EXTRACTED ENTRIES

____________

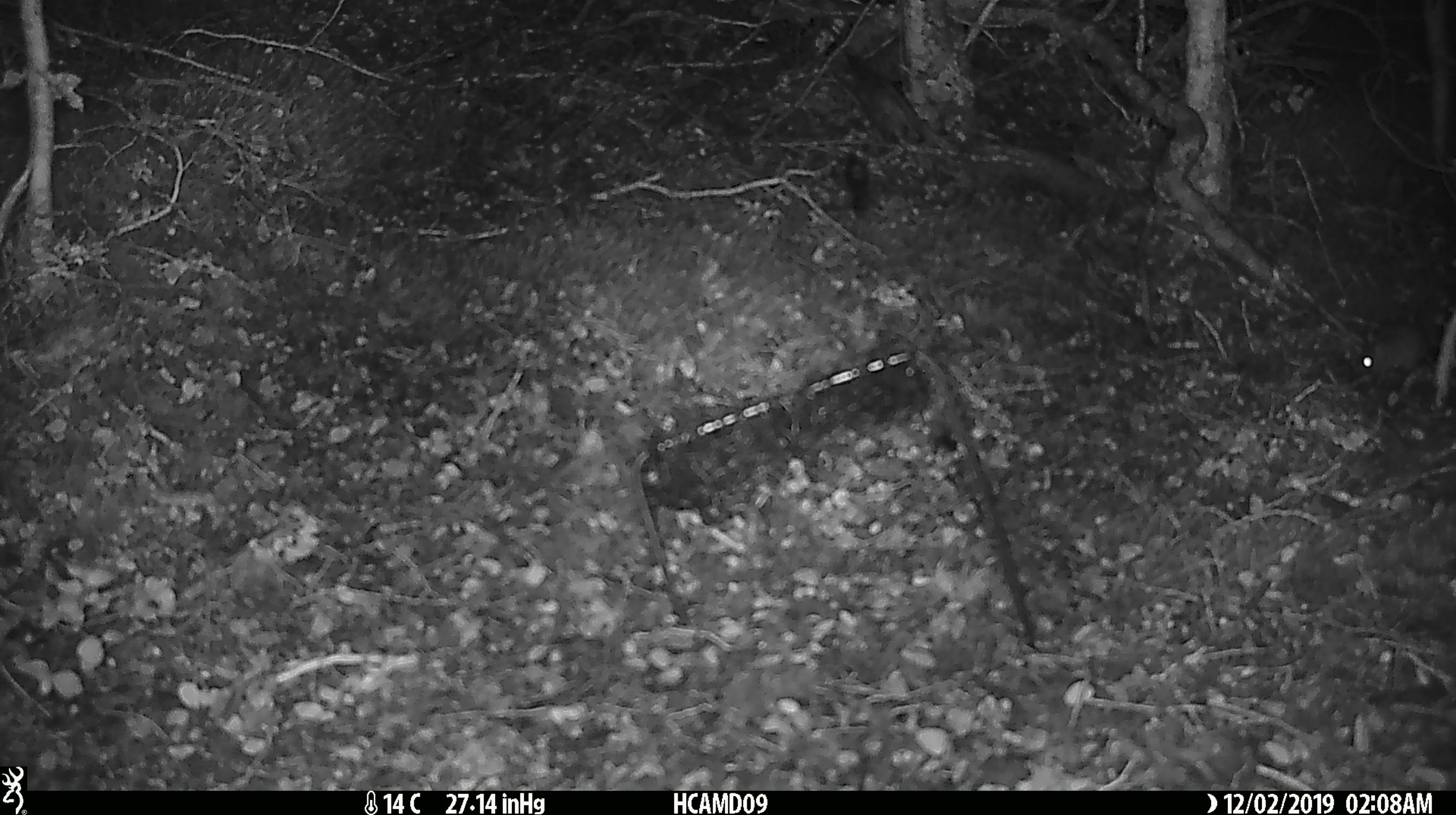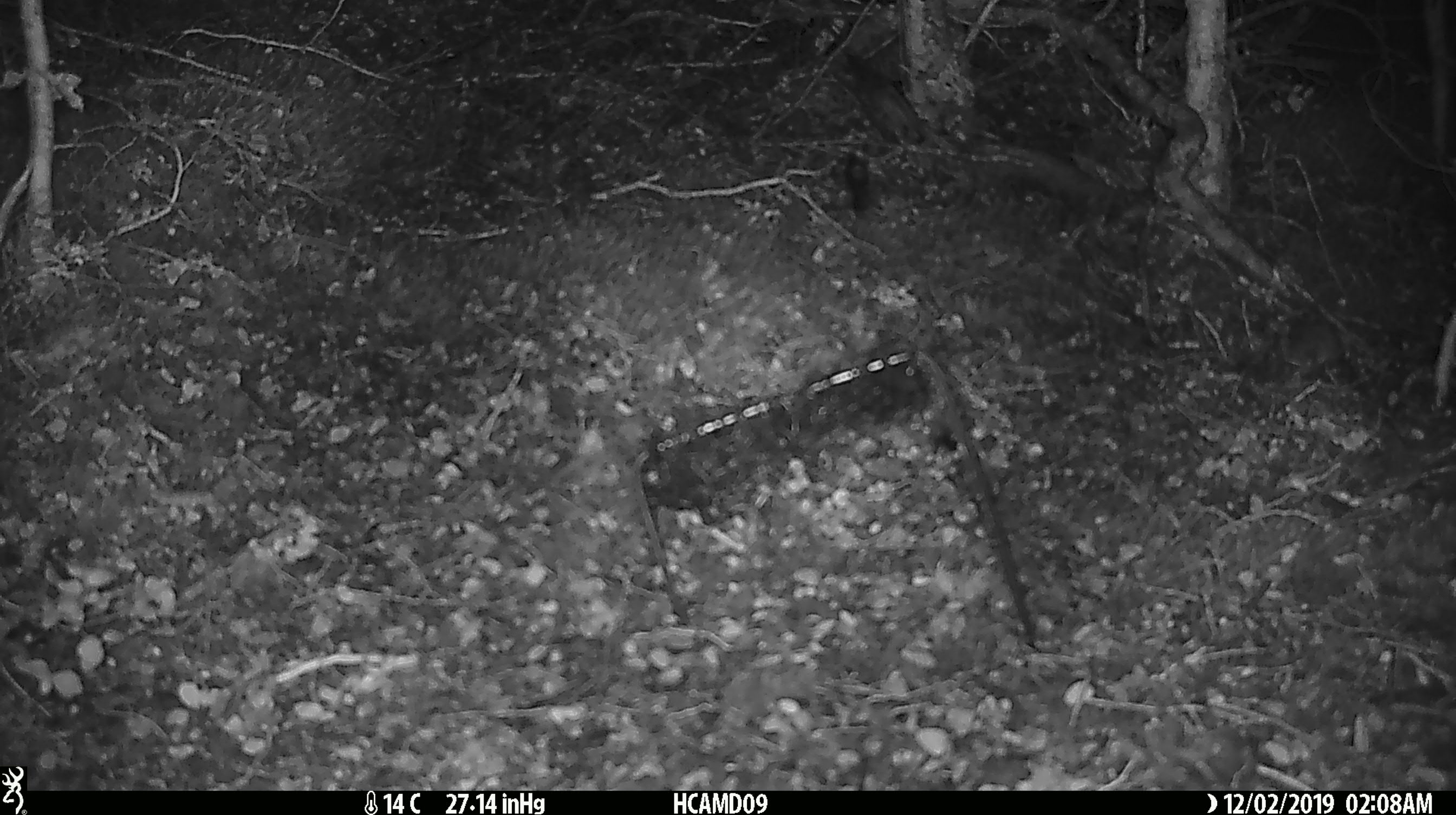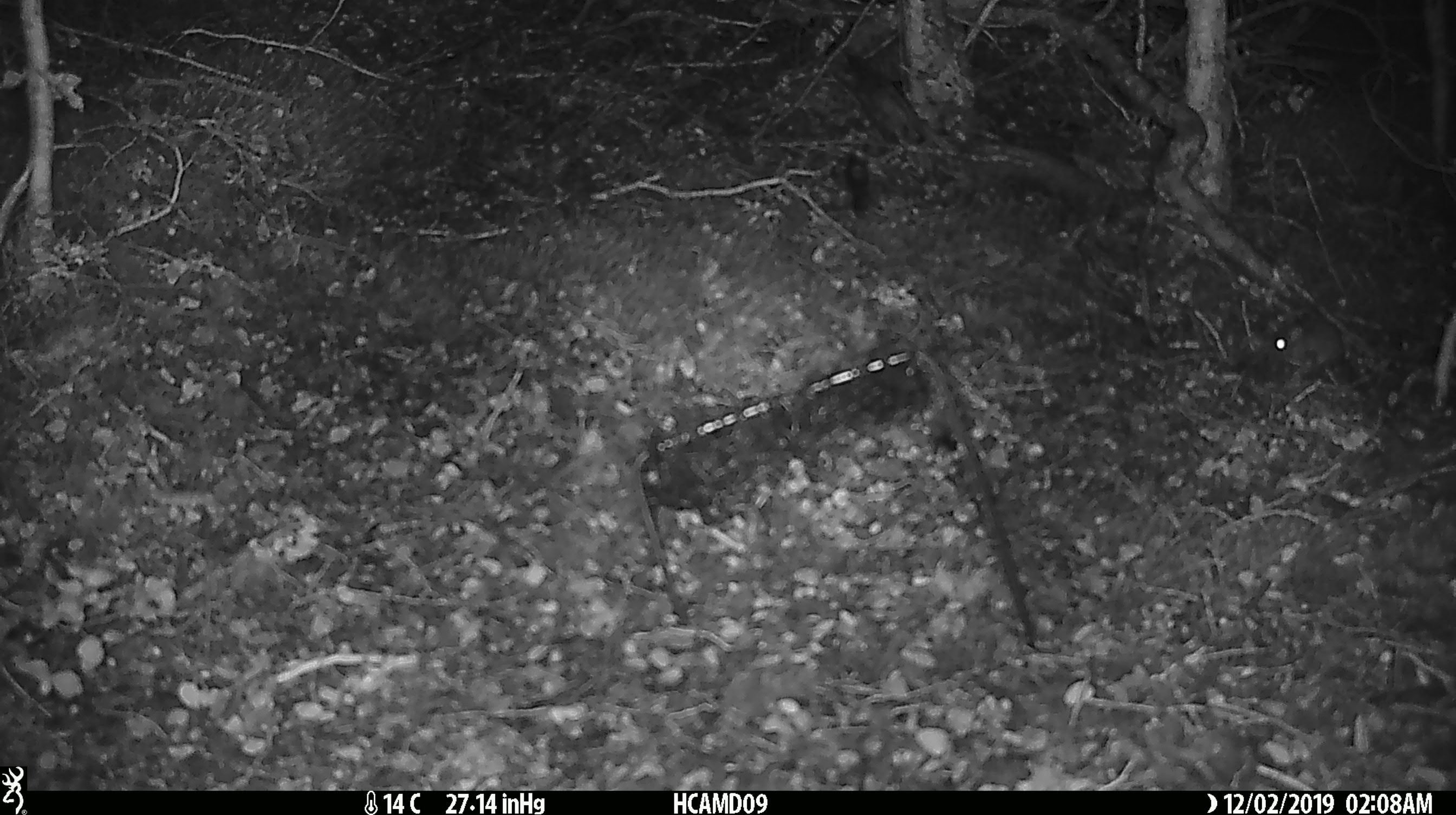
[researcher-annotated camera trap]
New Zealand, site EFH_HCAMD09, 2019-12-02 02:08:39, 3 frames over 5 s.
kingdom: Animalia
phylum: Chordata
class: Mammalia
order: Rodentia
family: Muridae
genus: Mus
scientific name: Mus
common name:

____________

PROBLEM TO WORK ON
Print the data exactly as written, dropping any images it holds.

ANSWER BELOW
[researcher-annotated camera trap]
New Zealand, site EFH_HCAMD09, 2019-12-02 02:08:39, 3 frames over 5 s.
kingdom: Animalia
phylum: Chordata
class: Mammalia
order: Rodentia
family: Muridae
genus: Mus
scientific name: Mus
common name:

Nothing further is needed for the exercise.